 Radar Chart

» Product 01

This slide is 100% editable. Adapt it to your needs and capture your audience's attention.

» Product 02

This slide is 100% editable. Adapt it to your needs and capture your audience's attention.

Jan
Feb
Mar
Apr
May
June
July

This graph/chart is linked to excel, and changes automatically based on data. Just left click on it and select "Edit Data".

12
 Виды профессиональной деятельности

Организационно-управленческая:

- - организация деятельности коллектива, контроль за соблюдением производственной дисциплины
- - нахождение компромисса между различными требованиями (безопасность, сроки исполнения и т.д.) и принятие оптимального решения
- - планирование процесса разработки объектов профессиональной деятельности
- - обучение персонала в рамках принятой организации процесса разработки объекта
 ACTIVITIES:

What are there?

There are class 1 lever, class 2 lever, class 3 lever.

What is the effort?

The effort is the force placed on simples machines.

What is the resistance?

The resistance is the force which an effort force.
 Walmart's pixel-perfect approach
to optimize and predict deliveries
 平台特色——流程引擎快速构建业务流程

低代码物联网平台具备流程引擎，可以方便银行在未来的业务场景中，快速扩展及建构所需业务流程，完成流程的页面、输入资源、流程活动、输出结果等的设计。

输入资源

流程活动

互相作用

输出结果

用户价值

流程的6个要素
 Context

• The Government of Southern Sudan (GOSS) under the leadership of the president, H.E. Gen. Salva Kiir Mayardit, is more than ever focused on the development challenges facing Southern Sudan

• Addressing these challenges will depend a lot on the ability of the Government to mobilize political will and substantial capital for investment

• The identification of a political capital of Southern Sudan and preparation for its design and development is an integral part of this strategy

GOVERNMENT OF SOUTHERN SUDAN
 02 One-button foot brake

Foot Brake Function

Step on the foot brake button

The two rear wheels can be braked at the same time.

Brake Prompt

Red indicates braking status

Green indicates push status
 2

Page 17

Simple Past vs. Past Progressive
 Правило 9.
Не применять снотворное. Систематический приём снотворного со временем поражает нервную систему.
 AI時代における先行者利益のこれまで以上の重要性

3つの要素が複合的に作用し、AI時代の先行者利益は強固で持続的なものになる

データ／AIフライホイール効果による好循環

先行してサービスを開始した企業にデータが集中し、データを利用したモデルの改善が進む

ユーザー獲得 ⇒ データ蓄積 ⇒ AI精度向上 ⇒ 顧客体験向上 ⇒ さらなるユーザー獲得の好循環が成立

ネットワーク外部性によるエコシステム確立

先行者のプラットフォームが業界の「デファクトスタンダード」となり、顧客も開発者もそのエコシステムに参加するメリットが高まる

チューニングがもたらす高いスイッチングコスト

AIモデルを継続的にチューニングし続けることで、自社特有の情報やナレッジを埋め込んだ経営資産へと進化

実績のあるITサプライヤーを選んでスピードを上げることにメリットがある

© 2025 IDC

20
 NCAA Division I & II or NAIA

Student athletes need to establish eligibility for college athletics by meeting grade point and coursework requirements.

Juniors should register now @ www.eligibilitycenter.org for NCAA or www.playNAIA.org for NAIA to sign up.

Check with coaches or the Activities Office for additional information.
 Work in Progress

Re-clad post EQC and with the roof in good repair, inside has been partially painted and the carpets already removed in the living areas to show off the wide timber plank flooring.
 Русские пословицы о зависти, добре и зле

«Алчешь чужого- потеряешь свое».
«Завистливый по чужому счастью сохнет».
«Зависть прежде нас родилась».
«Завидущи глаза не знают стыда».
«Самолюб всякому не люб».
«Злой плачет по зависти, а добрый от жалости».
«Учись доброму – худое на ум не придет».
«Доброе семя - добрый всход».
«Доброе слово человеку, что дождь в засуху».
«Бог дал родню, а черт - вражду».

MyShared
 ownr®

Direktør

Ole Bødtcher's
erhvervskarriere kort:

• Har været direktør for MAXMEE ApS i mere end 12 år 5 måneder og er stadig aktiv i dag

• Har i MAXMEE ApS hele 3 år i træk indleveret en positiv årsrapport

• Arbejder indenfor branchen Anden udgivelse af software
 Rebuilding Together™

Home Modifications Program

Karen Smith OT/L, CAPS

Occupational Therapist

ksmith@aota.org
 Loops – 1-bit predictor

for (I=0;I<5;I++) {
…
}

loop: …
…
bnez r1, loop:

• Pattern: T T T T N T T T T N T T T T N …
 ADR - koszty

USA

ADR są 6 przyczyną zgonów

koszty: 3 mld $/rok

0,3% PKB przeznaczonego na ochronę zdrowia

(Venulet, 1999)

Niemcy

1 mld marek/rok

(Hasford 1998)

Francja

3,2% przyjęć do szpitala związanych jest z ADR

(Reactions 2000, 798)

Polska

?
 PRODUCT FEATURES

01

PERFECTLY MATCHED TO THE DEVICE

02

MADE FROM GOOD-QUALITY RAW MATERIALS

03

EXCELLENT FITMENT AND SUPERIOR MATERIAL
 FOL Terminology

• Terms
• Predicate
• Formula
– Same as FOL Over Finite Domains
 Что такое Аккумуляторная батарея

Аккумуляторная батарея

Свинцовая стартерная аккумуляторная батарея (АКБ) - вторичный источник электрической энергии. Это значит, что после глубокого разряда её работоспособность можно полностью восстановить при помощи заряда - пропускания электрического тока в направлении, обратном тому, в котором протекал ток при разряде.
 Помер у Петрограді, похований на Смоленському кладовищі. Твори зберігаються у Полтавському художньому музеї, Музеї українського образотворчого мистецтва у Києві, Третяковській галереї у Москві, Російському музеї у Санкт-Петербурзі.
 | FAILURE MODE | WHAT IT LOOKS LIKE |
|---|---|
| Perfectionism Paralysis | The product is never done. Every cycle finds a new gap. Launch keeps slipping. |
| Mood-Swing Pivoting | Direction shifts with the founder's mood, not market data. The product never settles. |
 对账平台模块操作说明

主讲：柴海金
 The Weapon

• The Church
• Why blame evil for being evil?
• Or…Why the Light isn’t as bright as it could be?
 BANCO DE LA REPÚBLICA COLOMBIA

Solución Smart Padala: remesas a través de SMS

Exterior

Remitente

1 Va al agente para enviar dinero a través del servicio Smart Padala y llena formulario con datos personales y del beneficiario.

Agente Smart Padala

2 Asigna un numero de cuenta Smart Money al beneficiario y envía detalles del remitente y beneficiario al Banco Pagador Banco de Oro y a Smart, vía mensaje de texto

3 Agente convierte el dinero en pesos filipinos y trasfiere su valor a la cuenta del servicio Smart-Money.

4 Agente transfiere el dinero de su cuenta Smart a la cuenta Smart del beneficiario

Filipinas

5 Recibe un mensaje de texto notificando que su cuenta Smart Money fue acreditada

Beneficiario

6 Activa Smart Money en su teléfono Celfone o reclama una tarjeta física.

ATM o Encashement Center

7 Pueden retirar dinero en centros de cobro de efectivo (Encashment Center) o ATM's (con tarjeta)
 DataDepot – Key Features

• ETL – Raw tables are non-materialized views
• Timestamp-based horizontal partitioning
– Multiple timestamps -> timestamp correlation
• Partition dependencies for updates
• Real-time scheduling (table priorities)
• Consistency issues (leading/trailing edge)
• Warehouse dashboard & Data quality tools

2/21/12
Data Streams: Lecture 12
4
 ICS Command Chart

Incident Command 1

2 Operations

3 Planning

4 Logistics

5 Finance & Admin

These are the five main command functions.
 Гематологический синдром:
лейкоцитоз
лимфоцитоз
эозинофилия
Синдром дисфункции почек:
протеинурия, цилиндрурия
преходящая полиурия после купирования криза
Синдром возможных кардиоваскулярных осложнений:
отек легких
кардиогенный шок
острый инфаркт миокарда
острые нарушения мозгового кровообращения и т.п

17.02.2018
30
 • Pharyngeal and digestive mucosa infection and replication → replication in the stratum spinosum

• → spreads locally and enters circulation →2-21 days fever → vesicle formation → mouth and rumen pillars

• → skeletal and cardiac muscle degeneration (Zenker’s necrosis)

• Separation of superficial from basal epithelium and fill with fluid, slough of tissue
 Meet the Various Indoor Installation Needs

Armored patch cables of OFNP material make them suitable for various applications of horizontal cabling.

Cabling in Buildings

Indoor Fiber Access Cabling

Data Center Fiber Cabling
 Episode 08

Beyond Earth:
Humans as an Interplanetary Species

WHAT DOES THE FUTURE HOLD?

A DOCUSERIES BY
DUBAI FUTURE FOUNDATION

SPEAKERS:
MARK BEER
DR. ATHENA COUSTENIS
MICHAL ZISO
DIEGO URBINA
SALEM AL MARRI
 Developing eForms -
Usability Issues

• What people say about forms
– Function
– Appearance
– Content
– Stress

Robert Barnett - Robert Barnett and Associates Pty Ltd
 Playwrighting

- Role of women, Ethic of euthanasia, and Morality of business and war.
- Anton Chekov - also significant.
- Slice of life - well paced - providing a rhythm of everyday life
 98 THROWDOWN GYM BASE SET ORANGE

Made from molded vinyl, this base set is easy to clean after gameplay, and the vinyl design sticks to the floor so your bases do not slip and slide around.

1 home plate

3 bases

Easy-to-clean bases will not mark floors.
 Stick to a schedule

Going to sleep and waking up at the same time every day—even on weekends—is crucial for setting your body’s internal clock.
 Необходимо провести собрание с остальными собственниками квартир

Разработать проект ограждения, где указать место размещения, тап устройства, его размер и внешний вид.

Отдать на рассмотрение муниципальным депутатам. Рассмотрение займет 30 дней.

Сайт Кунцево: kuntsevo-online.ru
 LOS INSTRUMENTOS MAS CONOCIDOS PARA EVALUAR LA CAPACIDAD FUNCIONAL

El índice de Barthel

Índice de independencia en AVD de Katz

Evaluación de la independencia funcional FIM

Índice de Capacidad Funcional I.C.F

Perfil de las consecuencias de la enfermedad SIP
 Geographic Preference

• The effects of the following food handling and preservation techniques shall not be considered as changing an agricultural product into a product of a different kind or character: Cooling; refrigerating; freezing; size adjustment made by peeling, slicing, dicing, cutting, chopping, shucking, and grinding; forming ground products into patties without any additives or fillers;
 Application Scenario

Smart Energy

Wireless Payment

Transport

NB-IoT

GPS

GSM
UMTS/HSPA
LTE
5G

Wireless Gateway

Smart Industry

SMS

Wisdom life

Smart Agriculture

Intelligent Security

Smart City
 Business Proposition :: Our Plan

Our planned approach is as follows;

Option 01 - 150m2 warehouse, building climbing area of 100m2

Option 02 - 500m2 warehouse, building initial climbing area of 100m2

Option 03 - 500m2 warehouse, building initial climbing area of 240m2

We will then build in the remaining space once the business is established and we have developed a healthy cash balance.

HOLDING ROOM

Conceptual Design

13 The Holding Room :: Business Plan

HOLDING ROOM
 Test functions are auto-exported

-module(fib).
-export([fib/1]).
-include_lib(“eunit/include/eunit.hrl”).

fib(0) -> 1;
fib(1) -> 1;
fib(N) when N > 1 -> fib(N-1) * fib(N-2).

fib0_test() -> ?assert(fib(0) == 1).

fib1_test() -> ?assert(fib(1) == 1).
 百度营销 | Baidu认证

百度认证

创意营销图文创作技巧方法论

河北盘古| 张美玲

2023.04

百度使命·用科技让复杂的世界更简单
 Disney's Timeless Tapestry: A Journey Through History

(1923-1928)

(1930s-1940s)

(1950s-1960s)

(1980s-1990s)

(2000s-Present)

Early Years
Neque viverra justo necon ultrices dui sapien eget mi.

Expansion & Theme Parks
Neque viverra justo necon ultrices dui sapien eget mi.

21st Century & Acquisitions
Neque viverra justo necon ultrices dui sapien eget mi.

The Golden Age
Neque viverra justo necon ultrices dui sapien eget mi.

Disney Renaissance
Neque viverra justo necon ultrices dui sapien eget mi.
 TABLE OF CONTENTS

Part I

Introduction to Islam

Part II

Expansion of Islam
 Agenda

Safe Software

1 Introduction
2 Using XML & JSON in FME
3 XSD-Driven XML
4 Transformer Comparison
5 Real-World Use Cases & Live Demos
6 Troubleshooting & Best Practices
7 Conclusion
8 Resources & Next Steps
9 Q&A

######

▸ **Task directions**
Beginning with the very first line of the material, please return exactly each line down to and including the one with "- - организация".

▸ **Exercise response**
 Radar Chart

» Product 01

This slide is 100% editable. Adapt it to your needs and capture your audience's attention.

» Product 02

This slide is 100% editable. Adapt it to your needs and capture your audience's attention.

Jan
Feb
Mar
Apr
May
June
July

This graph/chart is linked to excel, and changes automatically based on data. Just left click on it and select "Edit Data".

12
 Виды профессиональной деятельности

Организационно-управленческая:

- - организация деятельности коллектива, контроль за соблюдением производственной дисциплины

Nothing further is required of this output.